Introduction

Prepare and Process

First, let’s make sure all our necessary packages are installed in order to manipulate, clean and organize the data sets.

library(readr)
library(lubridate)
## 
## Attaching package: 'lubridate'
## The following objects are masked from 'package:base':
## 
##     date, intersect, setdiff, union
library(dplyr)
## 
## Attaching package: 'dplyr'
## The following objects are masked from 'package:stats':
## 
##     filter, lag
## The following objects are masked from 'package:base':
## 
##     intersect, setdiff, setequal, union
library(ggplot2)
library(rmarkdown)
library(tidyr)
library(tidyverse)
## ── Attaching packages ─────────────────────────────────────── tidyverse 1.3.1 ──
## ✓ tibble  3.1.6     ✓ stringr 1.4.0
## ✓ purrr   0.3.4     ✓ forcats 0.5.1
## ── Conflicts ────────────────────────────────────────── tidyverse_conflicts() ──
## x lubridate::as.difftime() masks base::as.difftime()
## x lubridate::date()        masks base::date()
## x dplyr::filter()          masks stats::filter()
## x lubridate::intersect()   masks base::intersect()
## x dplyr::lag()             masks stats::lag()
## x lubridate::setdiff()     masks base::setdiff()
## x lubridate::union()       masks base::union()

Now, let’s import the dataset provided.

The data was downloaded through Kaggle and contains information about personal fitness from 30 eligible fitbit users that consented to the submission of personal tracker data. It includes information about daily activity, steps, and heart rate that can be used to explore users’ habits.
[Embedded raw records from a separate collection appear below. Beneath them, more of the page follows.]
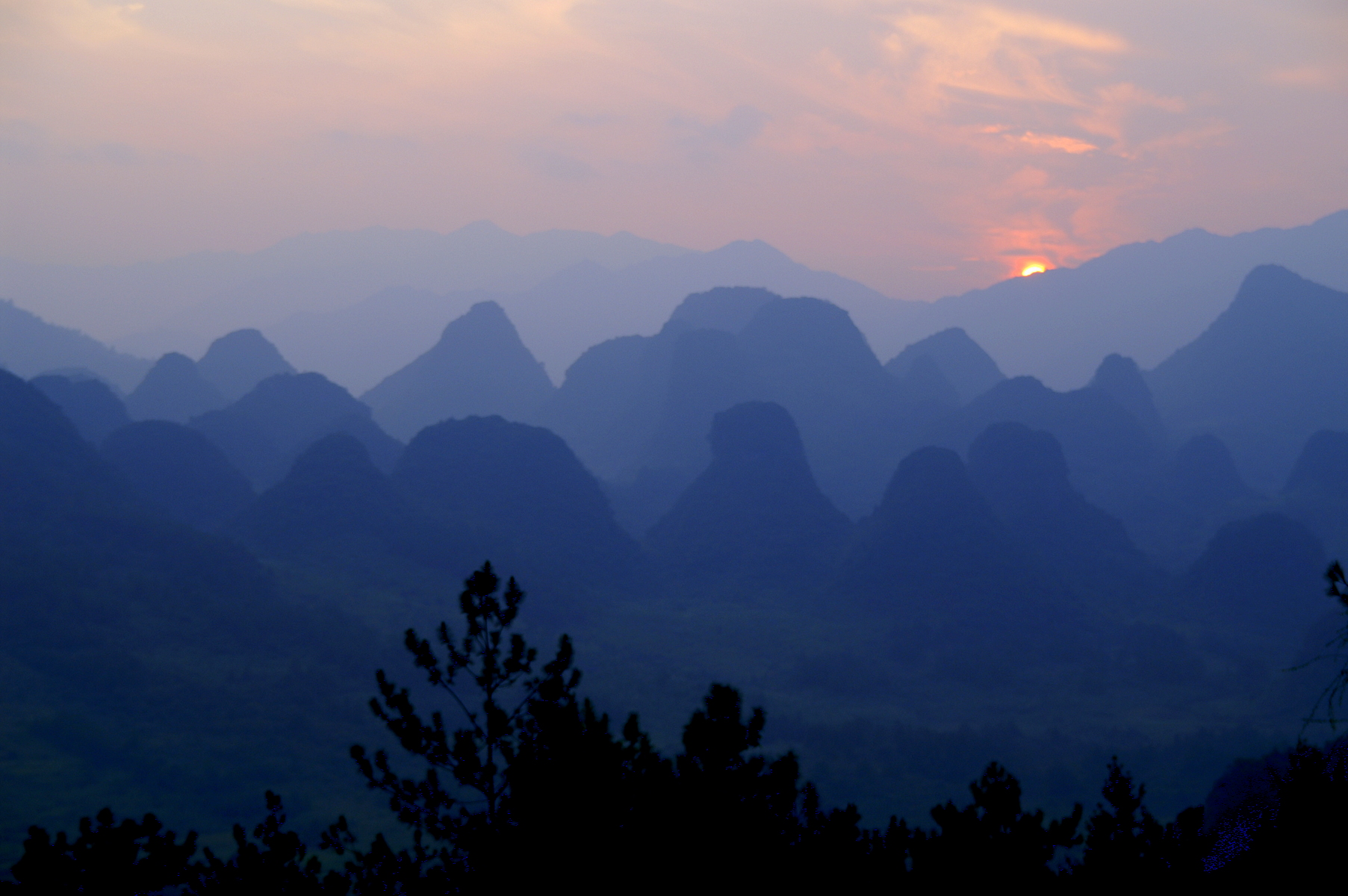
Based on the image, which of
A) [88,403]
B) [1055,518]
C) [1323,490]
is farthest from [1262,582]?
[88,403]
Daily_Activity <- read_csv("Bellabeat/Fitabase Data 4.12.16-5.12.16/dailyActivity_merged.csv")
## Rows: 940 Columns: 15
## ── Column specification ────────────────────────────────────────────────────────
## Delimiter: ","
## chr  (1): ActivityDate
## dbl (14): Id, TotalSteps, TotalDistance, TrackerDistance, LoggedActivitiesDi...
## 
## ℹ Use `spec()` to retrieve the full column specification for this data.
## ℹ Specify the column types or set `show_col_types = FALSE` to quiet this message.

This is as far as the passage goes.